Miracle, la séance se déroule plutôt bien, même si j’ai un peu l’impression de passer mon internat en psychiatrie. Je navigue d’un gamin à l’autre, félicitant Anette d’avoir écrit six lignes en deux heures (mais en attendant, elle n’a frappé absolument personne), expliquant à Henri que oui, pourquoi pas un zombi sur la couverture de l’histoire qu’il est en train de taper, mais s’il pouvait le représenter autrement qu’en train d’énucléer l’héroïne avec ses dents ce serait mieux, hmmm ? ou bien consolant du mieux possible Rachida qui fait une crise de larme parce que « monsieeeeeeeur je sais pas faire le chapeau chinois sur un ordinateuuuuuuuuur ! » (elle parle de l’accent circonflexe hein. Oui oui, en fin de cinquième).

Tout se passerait pour le mieux dans le meilleur des mondes – enfin, un monde dans lequel existent la 5ème Ballon et NRJ12 – si Jonah n’était pas là. Oui, le même Jonah que la dernière fois. Au bout de huit minutes à batailler ferme (lire : à lui promettre que je viendrais chez lui pour effacer le disque dur de sa Xbox), j’ai réussi à le faire s’assoir devant un écran et à ouvrir le traitement de texte. Ce qui représente déjà une immense victoire. Le souci est qu’il est assis à côté d’Hayat. Hayat est toute menue a de grands yeux bleus et comprend vite si tu lui expliques longtemps. Elle tape gentiment sa rédaction, dont j’ai éradiqué les fautes d’orthographe mais hélas pas le côté cucul et dans laquelle, donc, la détective Angelina Superstar enquête accompagnée de son chat Brad qui a la fourrure violette (argh).

Et pendant que je suis en train d’expliquer dans quel sens tenir un clavier à Nacer, j’entends Jonah se foutre d’Hayat, que d’abord elle est trop conne et qu’elle regarde Dora l’exploratrice, et qu’elle aime les Petits Poneys, genre c’est trop une pauvre fille.
Je tente d’intervenir mais, Loïc et Anaëlle menaçant d’en venir aux mains pour une sombre histoire de plagiat (les deux ont utilisé le mot « et » dans leur rédaction), je ne peux arriver à temps, et retrouver donc Hayat en train de pleurer toutes les larmes de son coeur, pendant que Jonah se balance sur sa chaise en me toisant d’un air satisfait. Il sait parfaitement que je n’ai pas le temps de m’occuper de son cas.
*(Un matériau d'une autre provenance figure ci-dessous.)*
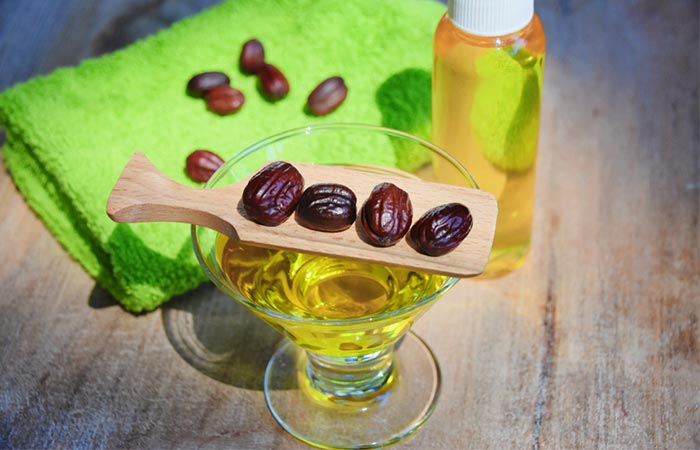 Jojoba Oil And Tea Tree Essential Oil Face Mask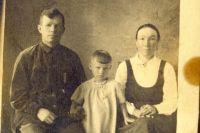 На воспитание девочку взяли супруги Воробьевы.
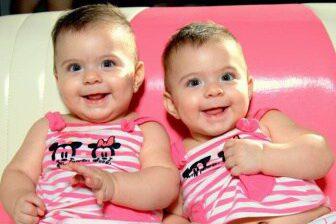 Pokud se narodí dvojčata, tak je mateřská delší.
Heureusement, la fée de fin d’année scolaire (celle qui organise les barbecue dans la cour à la place des « réunions de coordination » les derniers jours de classe, quand il n’y a plus un seul élève) me fournit l’instrument de ma vengeance quelques minutes plus tard.

La sonnerie retentit, et je demande aux mômes de bien enregistrer leur travail, fermer leur session et éteindre leur ordinateur avant de sortir. Tous obéissent, à l’exception d’un seul élève. Oui, vous avez deviné…

Élève qui, au prochain cours, se retrouvera avec une magnifique image de Dora l’exploratrice en fond d’écran sur sa session, le tout verrouillé par mot de passe.. Ça se passera très précisément à 8h30 mardi 9 juin et je ne raterai ce cours-là pour rien au monde. (je n’aurais rien eu d’autre à faire, j’aurais aussi remplacé les icônes par des coeurs et les sons d’interface par des carillons)

Alors oui. Je suis l’adulte dans un groupe d’élève, je suis censé représenter le modèle. Mais dussé-je rôtir en enfer ou dans la salle d’attente d’une délégation MGEN (c’est la même chose pour un prof), je refuse de bouder mon plaisir sur ce coup-là.